> [Texto selecionado]:

'''

Poções - Vara cível

Data de publicação19 Outubro 2022
SeçãoCADERNO 3 - ENTRÂNCIA INTERMEDIÁRIA
Número da edição3201
PODER JUDICIÁRIO
TRIBUNAL DE JUSTIÇA DO ESTADO DA BAHIA
VARA DOS FEITOS DE REL DE CONS CIV E COMERCIAIS DE POÇÕES
SENTENÇA

8000981-28.2021.8.05.0199 Procedimento Do Juizado Especial Cível
Jurisdição: Poções
Autor: Elza Coutrim De Sousa
Advogado: Lisia Cunha De Magalhaes (OAB:BA46121)
Reu: Banco Mercantil Do Brasil S/a
Advogado: Felipe D Aguiar Rocha Ferreira (OAB:BA68751)
Advogado: Carlos Eduardo Cavalcante Ramos (OAB:BA37489)
Reu: Banco Bradesco Sa

Sentença:

Vistos etc.

Dispensado o relatório, nos termos do art. 38 da Lei n° 9.099/95.

Dispõe o art. 6º da Lei nº 9.099/95 que “o juiz adotará em cada caso a decisão que reputar mais justa e equânime, atendendo aos fins sociais da lei e às exigências do bem comum”.

Fundamento e Decido.

1. Da preliminar de carência de ação por ilegitimidade passiva do Banco Mercantil

A suscitada preliminar de ilegitimidade passiva ad causam deve, de logo, ser rejeitada. Recentemente a 3° Turma do Superior Tribunal de Justiça reconheceu que, por integrarem a mesma cadeia de fornecimento, todas as instituições financeiras envolvidas são solidariamente responsáveis por reparar o prejuízo decorrente de fraude na portabilidade de empréstimo consignado. No caso em tela a Autora questiona a validade do empréstimo, logo, a portabilidade também é questionada.

'''

> [Questão]: Reproduza da sentença de Poções o trecho que vai de "Reu: Banco Mercantil" até "Lei n° 9.099/95.", sem alterar nada. O material não é usado nesta atividade.

> [Dados fornecidos]:
'''

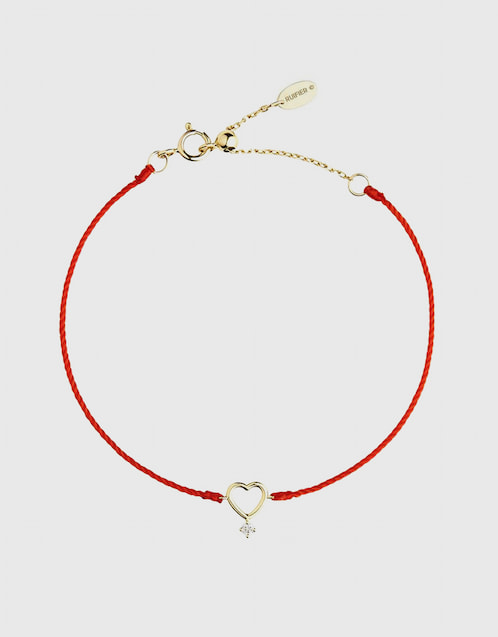 Scintilla Amore 18ct Yellow Gold and Red Cord with Diamonds Bracelet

'''

> [Espaço para resposta]:
Reu: Banco Mercantil Do Brasil S/a
Advogado: Felipe D Aguiar Rocha Ferreira (OAB:BA68751)
Advogado: Carlos Eduardo Cavalcante Ramos (OAB:BA37489)
Reu: Banco Bradesco Sa

Sentença:

Vistos etc.

Dispensado o relatório, nos termos do art. 38 da Lei n° 9.099/95.